Problem Statement
Explain password management in Linux including /etc/shadow, password policies, and the chage command. How do you enforce password complexity and expiration?
Explanation
The /etc/shadow file stores encrypted passwords and password aging information, readable only by root. Format: username:encrypted_password:last_change:min:max:warn:inactive:expire:reserved. Last_change is days since epoch of last password change, min is minimum days between changes, max is maximum days before required change, warn is warning days before expiration, inactive is days after expiration before account locks, expire is absolute expiration date.

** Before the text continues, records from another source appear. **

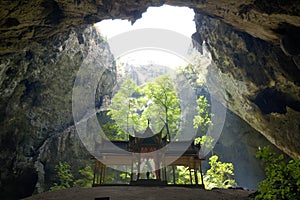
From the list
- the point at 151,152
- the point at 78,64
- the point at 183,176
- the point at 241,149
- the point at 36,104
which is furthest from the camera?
the point at 241,149

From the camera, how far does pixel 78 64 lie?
22.0m

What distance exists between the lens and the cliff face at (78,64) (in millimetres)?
11195

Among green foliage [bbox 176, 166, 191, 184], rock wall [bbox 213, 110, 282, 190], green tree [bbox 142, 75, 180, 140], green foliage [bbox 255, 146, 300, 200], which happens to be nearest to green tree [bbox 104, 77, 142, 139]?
green tree [bbox 142, 75, 180, 140]

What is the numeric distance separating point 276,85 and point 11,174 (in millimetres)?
18132

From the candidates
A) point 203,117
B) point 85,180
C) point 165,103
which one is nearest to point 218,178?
point 165,103

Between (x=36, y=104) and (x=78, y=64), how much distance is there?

Manage password aging with chage: chage -l username displays aging information, chage -M 90 username sets maximum 90 days between password changes, chage -m 7 username sets minimum 7 days between changes (prevents immediate password change back), chage -W 14 username warns 14 days before expiration, chage -E 2024-12-31 username sets account expiration date, chage -I 30 username locks account 30 days after password expires.
Enforce password complexity with PAM (Pluggable Authentication Modules) configuration in /etc/pam.d/common-password (Debian/Ubuntu) or /etc/pam.d/system-auth (RHEL/CentOS). Install libpam-pwquality package. Configure with pam_pwquality.so: minlen=12 (minimum length), dcredit=-1 (require digit), ucredit=-1 (require uppercase), ocredit=-1 (require special char), lcredit=-1 (require lowercase), difok=3 (minimum character changes from old password), maxrepeat=2 (max repeated characters).
Password history prevents reusing recent passwords: configure pam_unix.so remember=10 to remember last 10 passwords. Failed login attempts: pam_faillock.so locks accounts after N failed attempts within time window, mitigating brute force. Example: deny=5 unlock_time=900 locks after 5 failures for 15 minutes.
Best practices: enforce minimum complexity (12+ characters, mixed case, numbers, symbols), regular password changes (60-90 days max age), prevent password reuse (remember last 10+), account lockout after failed attempts, user education on password security, consider key-based authentication over passwords for SSH, use password managers for complex passwords, and regular password audits with tools like John the Ripper (authorized testing only).